You're good. I was hoping that traceback pointed to something in the generated model(so then we could figure out what step in burn-import needs work), but that's not the case here.

Dilshod Tadjibaev · Answer 8 · Wed Jun 12 2024 06:18:41 GMT+0800 (China Standard Time)

Sounds like it's a bug in the backward pass of the Burn's OP.

CCing @nathanielsimard , @louisfd , and @laggui, maybe the have some idea.

Guillaume Lagrange · Answer 9 · Wed Jun 12 2024 19:59:13 GMT+0800 (China Standard Time)

Cargo successfully builds and it is a runtime error.

I just tried reproducing and found that Resnet18 works while Mobilenet and efficientnet have issues.

I'm using images of size 224, but I've seen similar issues before when using awkward input sizes. Specifically, this happens when at a given layer when the an odd number of channels are trying to halve (Note the error from above, [1, 1, 4, 4] to [1, 1, 3, 3]) could be in relation to the size of a previous layer (1, 1, 7, 7). In this case, the forward pass works fine for all models, but the backward pass might be encountering a similar issue.

Could you share one of the ONNX models so we can try to reproduce this issue?

Galen O'Shea · Answer 10 · Wed Jun 12 2024 21:57:58 GMT+0800 (China Standard Time)

@laggui doesn't allow me to drop here, where do I share the model?

We don’t support that file type.

Try again with GIF, JPEG, JPG, MOV, MP4, PNG, SVG, WEBM, CPUPROFILE, CSV, DMP, DOCX, FODG, FODP, FODS, FODT, GZ, JSON, JSONC, LOG, MD, ODF, ODG, ODP, ODS, ODT, PATCH, PDF, PPTX, TGZ, TXT, XLS, XLSX or ZIP.

Guillaume Lagrange · Answer 11 · Wed Jun 12 2024 21:59:56 GMT+0800 (China Standard Time)

You could upload it somewhere (e.g., google drive) and share the link.

Or, if it's a torchvision model you could share the script you used to generate the ONNX model with pytorch.

/edit: ah right as pointed out below github supports zip format so you can zip the onnx file to upload it here.

Dilshod Tadjibaev · Answer 12 · Wed Jun 12 2024 22:12:40 GMT+0800 (China Standard Time)

You need to zip it

Galen O'Shea · Answer 13 · Thu Jun 13 2024 05:00:12 GMT+0800 (China Standard Time)

mobilenet_v2.zip

here's the zip and you'll find the func for creating the model above

Guillaume Lagrange · Answer 14 · Fri Jun 14 2024 21:04:32 GMT+0800 (China Standard Time)

I can reproduce the issue with the provided onnx model on both ndarray and torch backends.

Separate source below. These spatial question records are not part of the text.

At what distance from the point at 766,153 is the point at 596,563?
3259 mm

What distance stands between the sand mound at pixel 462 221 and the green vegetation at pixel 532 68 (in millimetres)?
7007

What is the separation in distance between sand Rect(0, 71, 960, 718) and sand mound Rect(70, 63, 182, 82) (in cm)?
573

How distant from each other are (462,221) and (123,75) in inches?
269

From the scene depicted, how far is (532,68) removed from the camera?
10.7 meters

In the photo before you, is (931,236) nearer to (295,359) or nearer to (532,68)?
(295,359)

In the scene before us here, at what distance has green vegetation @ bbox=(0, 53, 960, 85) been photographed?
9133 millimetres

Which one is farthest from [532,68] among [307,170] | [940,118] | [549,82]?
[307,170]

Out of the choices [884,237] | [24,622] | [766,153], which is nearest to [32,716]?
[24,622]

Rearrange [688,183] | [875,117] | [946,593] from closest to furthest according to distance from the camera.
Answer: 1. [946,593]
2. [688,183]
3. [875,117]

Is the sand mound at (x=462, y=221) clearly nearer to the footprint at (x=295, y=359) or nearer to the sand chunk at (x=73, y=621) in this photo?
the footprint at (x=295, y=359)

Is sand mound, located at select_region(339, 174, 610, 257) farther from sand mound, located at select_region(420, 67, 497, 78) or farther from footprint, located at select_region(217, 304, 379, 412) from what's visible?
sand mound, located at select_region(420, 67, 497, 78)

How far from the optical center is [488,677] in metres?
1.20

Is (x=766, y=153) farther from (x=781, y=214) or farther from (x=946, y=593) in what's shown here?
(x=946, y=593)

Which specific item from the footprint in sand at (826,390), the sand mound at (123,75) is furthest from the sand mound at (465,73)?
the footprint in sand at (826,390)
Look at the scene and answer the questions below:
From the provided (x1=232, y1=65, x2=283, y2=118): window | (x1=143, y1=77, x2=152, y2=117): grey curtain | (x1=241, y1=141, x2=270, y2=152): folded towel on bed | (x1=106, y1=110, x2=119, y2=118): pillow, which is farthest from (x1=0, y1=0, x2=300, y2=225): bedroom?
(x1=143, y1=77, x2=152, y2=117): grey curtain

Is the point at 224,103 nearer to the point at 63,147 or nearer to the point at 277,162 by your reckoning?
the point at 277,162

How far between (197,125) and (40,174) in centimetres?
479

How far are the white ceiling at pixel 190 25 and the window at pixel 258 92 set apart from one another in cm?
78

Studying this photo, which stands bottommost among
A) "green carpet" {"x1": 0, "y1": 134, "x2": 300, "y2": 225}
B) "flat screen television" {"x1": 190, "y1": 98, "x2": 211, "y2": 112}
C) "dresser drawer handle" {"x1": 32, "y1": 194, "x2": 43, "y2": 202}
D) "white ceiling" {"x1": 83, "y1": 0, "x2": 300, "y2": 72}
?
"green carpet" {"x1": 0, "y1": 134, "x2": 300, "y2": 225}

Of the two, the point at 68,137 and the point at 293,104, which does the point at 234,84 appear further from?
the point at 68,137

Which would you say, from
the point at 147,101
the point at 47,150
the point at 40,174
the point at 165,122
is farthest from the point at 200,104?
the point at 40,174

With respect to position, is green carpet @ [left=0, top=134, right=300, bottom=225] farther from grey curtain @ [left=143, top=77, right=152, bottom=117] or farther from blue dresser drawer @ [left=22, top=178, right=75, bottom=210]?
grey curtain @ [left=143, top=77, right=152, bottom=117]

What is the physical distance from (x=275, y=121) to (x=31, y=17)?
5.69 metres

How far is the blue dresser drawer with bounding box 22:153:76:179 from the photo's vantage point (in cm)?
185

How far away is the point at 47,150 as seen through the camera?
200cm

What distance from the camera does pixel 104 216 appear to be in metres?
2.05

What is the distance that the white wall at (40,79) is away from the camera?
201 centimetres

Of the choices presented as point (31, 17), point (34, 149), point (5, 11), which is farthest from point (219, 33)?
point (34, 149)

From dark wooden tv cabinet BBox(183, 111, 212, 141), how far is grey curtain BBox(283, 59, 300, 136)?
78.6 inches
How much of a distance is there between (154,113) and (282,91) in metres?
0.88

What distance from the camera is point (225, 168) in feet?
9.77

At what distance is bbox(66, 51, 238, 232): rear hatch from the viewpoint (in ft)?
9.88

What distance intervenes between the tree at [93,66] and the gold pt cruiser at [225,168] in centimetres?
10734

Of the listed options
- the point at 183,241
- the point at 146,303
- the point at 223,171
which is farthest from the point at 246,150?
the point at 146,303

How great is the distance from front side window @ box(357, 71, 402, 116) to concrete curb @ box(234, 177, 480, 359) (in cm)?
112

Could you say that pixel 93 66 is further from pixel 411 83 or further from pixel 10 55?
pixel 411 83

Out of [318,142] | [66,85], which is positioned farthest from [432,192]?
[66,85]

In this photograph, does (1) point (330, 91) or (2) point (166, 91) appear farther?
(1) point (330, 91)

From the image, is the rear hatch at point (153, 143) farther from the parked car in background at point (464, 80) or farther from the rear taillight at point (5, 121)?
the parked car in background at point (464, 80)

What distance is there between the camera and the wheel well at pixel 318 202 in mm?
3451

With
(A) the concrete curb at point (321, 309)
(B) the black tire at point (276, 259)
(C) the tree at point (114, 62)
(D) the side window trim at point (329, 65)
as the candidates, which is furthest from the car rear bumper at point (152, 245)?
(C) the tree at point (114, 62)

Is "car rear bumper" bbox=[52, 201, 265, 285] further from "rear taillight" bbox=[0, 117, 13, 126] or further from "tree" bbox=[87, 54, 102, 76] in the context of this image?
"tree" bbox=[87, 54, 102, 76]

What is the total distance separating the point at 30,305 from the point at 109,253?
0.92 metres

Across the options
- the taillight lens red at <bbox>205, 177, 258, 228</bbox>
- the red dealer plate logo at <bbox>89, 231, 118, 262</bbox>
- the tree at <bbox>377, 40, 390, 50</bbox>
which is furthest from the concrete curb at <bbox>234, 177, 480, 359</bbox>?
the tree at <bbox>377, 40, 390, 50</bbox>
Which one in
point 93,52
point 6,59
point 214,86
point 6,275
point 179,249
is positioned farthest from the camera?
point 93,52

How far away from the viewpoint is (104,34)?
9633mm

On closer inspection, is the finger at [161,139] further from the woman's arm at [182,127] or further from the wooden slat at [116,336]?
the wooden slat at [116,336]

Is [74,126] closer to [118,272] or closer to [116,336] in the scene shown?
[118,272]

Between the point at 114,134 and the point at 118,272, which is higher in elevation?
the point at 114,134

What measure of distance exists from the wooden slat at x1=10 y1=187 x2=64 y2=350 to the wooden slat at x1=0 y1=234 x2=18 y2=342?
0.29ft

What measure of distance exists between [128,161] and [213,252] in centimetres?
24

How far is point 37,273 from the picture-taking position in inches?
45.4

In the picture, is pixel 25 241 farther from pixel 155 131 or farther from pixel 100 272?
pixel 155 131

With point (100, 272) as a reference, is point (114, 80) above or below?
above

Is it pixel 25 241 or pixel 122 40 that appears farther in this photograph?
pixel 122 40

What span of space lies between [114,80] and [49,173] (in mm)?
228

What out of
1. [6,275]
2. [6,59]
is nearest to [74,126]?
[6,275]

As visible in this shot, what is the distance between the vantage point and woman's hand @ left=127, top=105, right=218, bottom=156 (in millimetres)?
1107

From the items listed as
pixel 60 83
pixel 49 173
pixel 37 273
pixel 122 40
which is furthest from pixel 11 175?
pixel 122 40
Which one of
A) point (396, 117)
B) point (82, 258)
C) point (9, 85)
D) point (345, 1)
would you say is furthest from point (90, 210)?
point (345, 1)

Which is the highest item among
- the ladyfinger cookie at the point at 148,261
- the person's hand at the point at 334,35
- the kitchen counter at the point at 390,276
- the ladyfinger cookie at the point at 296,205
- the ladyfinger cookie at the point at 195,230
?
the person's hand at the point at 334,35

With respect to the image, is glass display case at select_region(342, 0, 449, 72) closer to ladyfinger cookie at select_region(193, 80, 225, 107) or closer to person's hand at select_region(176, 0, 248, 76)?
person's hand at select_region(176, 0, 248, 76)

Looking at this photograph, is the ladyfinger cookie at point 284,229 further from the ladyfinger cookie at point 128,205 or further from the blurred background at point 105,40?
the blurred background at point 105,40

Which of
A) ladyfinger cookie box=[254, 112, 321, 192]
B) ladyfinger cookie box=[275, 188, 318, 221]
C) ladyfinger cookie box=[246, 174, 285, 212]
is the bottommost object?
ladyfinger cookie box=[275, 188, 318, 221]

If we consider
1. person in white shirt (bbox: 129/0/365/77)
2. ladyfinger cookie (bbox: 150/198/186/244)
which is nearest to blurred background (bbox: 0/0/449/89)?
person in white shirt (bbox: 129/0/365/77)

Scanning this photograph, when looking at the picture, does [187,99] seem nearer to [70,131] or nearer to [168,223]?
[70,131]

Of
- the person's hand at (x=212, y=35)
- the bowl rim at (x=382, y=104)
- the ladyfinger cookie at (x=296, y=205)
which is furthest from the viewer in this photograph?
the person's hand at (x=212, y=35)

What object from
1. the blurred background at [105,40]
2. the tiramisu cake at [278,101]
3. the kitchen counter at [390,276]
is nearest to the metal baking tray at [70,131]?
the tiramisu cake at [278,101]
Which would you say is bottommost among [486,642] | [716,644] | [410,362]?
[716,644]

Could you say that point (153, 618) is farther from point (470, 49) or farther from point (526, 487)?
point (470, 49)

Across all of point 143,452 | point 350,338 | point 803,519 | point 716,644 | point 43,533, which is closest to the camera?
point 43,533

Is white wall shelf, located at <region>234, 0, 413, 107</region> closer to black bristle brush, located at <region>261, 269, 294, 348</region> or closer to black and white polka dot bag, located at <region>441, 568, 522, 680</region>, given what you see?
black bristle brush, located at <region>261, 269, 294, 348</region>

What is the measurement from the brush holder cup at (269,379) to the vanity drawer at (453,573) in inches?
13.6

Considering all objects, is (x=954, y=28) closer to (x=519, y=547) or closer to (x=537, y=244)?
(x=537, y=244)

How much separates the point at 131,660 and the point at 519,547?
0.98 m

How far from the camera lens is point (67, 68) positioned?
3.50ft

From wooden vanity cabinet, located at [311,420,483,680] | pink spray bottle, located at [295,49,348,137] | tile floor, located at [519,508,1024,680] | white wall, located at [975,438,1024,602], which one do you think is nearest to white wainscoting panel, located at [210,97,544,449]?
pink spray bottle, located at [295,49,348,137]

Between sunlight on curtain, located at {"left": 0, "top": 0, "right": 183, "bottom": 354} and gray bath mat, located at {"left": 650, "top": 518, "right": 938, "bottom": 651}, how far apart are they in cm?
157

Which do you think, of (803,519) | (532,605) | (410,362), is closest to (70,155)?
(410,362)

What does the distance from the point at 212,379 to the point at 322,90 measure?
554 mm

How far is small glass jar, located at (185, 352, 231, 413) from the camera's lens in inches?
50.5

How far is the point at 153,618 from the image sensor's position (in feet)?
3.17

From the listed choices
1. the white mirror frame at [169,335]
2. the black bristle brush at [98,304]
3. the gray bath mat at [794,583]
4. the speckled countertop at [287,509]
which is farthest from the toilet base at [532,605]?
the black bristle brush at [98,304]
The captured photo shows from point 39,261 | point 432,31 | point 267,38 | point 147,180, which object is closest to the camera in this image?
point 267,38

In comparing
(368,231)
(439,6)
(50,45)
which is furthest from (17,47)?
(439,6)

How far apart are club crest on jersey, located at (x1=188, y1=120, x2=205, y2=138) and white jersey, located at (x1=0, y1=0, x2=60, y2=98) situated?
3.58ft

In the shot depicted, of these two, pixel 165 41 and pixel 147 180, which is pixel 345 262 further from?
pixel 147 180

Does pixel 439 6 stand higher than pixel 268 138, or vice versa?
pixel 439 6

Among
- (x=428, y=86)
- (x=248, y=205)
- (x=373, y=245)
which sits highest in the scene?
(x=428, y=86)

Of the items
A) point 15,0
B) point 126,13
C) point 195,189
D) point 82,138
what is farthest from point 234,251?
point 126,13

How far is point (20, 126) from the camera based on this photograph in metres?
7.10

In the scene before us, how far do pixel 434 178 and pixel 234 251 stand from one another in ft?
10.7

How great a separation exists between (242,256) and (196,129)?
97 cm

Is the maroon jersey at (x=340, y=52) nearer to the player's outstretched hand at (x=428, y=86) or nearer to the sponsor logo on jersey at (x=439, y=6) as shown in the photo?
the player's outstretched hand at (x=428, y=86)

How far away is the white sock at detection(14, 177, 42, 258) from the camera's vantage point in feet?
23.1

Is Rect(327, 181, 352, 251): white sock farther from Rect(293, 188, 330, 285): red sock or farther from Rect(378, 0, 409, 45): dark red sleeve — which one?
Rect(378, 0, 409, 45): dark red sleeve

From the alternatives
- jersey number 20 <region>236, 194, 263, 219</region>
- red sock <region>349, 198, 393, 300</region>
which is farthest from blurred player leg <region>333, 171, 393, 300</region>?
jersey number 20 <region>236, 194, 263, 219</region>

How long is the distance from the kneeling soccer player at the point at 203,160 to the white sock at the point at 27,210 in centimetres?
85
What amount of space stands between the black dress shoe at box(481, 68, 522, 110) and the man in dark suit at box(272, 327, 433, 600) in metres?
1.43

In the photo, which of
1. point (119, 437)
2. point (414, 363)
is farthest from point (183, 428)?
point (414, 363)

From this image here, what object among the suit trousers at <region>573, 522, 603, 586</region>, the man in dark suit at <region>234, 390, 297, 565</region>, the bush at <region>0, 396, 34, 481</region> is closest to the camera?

ndarray: could not broadcast array from shape: [1, 1, 4, 4] to: [1, 1, 3, 3]

The issue happens in the conv2d backward with groups, specifically this line.

Guillaume Lagrange · Answer 15 · Fri Jun 14 2024 22:52:37 GMT+0800 (China Standard Time)

Found the bug! Thanks a lot for filing the issue. Fixed with PR #1891.